▸ **Text passage**:
One thing to take into account is the "rationality" of the system...
if too rational no eccentric ideas is tolerated.

if a system is too strict about what is tolerated it will block innovation.

it is where Tenure system can help, or the  fellowship that you find in
some big corps...

it is probably what is allowing ST microelectronics, Technova, MHI, to go
on in LENR...
it is what was finally too weak at SPAWAR...


allowing a minority of irrationality, of lack of responsability, lack of
watching, lack of need to prove is a way to allow creativity to survive...

I agree also that english language, anglosaxon liberalist (european
meaning, opposed to mediaval) way of mind have make the occident science as
a monolith of groupthink... mostly rational but sometime locked...

island of insulated culture are needed. it allow speciation, like darwin
found...

2012/12/29 Harry Veeder <[email protected]>

> Another factor to consider is the influence of the english language
> publications
> Nature and Scientific American. They have less infleunce non-english
> speaking communities
> so their dim views on LENR carry less weight in non-english speaking
> nations like Italy.
>
>
> Harry
>
>
> On Fri, Dec 28, 2012 at 7:46 PM, James Bowery <[email protected]> wrote:
> > That's one way to view it.  An alternative that isn't necessarily
> exclusive:
> >
> > I recall holding a public debate at the Ruben H. Fleet Science Center in
> San
> > Diego during the 1980s -- before the collapse of the Soviet Union --
> > regarding NASA's role in launch services vs the fledgling private launch
> > services.  During the debate an engineer from General Dynamics who had
> > worked on the Atlas got up and declared that the reason the US government
> > couldn't get its launch services running as well as the communists was
> that
> > the communists executed corrupt bureaucrats, and that was what was
> needed if
> > the public sector was going to be in charge of launch services.

▸ **To do**:
a) Summarize the email on innovation and LENR research in three sentences.
b) Pick up the email on innovation and LENR research after its last sentence and write what comes next.

▸ **Entries supplied**:
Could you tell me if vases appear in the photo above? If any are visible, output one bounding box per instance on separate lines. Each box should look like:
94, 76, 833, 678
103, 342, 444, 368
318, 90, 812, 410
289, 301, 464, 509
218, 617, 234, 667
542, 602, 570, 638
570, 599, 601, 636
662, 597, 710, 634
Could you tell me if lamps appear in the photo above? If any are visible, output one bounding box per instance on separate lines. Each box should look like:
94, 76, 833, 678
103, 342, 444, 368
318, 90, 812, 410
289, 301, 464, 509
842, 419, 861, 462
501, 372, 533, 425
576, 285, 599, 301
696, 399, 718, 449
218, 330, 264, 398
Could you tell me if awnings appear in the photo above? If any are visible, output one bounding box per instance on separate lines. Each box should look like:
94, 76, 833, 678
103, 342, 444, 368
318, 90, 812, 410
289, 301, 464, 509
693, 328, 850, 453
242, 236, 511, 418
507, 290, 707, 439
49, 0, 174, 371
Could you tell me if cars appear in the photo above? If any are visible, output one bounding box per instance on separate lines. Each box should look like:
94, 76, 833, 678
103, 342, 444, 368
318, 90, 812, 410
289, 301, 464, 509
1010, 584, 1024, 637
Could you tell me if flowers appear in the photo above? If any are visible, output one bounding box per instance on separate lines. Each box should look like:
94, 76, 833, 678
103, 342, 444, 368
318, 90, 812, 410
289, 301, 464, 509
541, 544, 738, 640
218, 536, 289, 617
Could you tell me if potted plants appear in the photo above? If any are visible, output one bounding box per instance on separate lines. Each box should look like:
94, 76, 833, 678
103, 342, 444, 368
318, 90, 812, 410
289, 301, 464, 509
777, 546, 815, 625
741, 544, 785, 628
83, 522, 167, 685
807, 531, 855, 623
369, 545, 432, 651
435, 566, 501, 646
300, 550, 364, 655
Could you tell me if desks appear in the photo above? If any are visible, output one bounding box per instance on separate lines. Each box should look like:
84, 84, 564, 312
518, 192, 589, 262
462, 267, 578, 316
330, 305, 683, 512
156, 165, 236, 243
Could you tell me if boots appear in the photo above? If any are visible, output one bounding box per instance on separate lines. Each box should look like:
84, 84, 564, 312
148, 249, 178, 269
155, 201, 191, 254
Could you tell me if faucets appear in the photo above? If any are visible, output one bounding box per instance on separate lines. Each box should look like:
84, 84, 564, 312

▸ **Final results**:
a) The writer argues that a system that is too rational or too strict about what it tolerates blocks innovation, and that tenure, corporate fellowships, and room for a minority of irrationality allow creativity to survive. The writer says this is probably what lets ST Microelectronics, Technova, and MHI continue in LENR, and that it was too weak at SPAWAR. The writer also agrees that an English-language, Anglo-Saxon liberal way of thinking has made Western science a mostly rational but sometimes locked monolith of groupthink, and calls for insulated cultural islands that allow speciation, as Darwin found.

b)
> >
> > In short:  The commies were good at communism because they had no private
> > sector to tax, so they had to make communism work.  The us public sector
> is
> > the worst of both worlds because it has a private sector to tax and so
> > doesn't have to execute it corrupt bureaucrats to stay alive.
> >
> >
> > On Fri, Dec 28, 2012 at 5:23 PM, Jed Rothwell <[email protected]>
> wrote:
> >>
> >> James Bowery <[email protected]> wrote:
> >>
> >>> To what do you attribute Italy's relatively-functional immune system?
> >>
> >>
> >> A laid-back attitude. I mean it. They don't take themselves as seriously
> >> as we do. They know their institutions are far from perfect.
> >>
> >> The U.S. is burdened by too much self-respect. We take ourselves too
> >> seriously. We have too much high regard for out place in the world and
> our
> >> institutions. (Other than the Congress.) All this blather about being
> the
> >> best place on earth leads us to act like the world's policeman, and to
> >> imagine that our universities and scientists are the best of the best.
> When
> >> experts at the DoE or the major journals say that cold fusion does not
> >> exist, ordinary people give their opinions far too much credibility. Too
> >> much respect.
> >>
> >> Japanese people tend to be even worse in that regard. They have
> waa-a-a-y
> >> too much respect for experts.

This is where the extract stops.